If you only had a dozen of entries in your database, then you can just simply fetch all data and display it to the user. However, this is almost never the case. Most often, database table entries range from tens of rows to billions of records.
Fetching a large amount of data takes a significant amount of time. That’s because a lot of work needs to be done to move large volumes of data from the database server to the user interface:
the data has to be scanned from the disk and loaded into the database server buffer pool
the loaded data is sent over the network
the application server will get the data in tabular fashion (e.g., the JDBC ResultSet)
the application transforms the tabular-based data into tree-based structures (e.g., entities, DTOs)
the tree-based structure is transformed to JSON and sent over the network to the browser
the browser needs to load the entire JSON and use it to build the UI
Not only that fetching large volumes of data is extremely inefficient, but it also hurts the user experience. Imagine having to load a list of tens of thousands of entries on your mobile phone over a metered connection. Loading this particular large list will be slow, expensive, and impossible to navigate on a mobile phone with a very limited viewport.
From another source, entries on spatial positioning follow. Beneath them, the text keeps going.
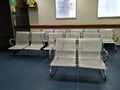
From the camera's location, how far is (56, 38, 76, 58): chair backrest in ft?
10.3

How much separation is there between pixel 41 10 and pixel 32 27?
83cm

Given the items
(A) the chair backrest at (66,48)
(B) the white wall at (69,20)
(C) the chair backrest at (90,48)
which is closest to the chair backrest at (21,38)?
(B) the white wall at (69,20)

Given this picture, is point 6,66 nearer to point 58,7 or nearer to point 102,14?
point 58,7

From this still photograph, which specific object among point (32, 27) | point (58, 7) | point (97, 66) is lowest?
point (97, 66)

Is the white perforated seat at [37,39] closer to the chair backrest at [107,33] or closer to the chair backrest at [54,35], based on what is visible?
the chair backrest at [54,35]

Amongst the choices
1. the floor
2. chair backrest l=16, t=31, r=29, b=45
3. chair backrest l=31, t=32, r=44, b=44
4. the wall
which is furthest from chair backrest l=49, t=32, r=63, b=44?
the wall

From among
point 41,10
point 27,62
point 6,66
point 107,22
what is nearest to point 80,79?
point 27,62

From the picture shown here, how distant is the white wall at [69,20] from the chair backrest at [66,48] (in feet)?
7.81

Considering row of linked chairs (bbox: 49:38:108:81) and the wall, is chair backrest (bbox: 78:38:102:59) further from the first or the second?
the wall

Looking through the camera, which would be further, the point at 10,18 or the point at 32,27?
the point at 32,27

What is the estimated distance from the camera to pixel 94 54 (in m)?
3.06

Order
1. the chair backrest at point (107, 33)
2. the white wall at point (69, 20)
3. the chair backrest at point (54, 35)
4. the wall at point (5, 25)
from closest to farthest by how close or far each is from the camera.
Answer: the chair backrest at point (54, 35) → the wall at point (5, 25) → the chair backrest at point (107, 33) → the white wall at point (69, 20)

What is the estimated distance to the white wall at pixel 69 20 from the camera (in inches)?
201

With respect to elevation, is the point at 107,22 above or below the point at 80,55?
above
So, for all these reasons, pagination is used so that only a small subset of the entire dataset is fetched and displayed at once.
Classic pagination layout
Now, the most common way of sampling a result set is to split it into multiple pages or subsets of data. One such example can be seen on the old Hibernate forum:
There are over 66k posts which are split into 2600 pages. While you can practically navigate to any of those pages, in reality, this is not very useful.
Why would I want to go to page number 1758? Or, how easily could I find the exact topic I’m interested in by jumping thousands of times from one page to the next?
Page number limit
When searching for a less-selective term on Google, you might end up getting a very large result set list of possible pages matching the searched keywords.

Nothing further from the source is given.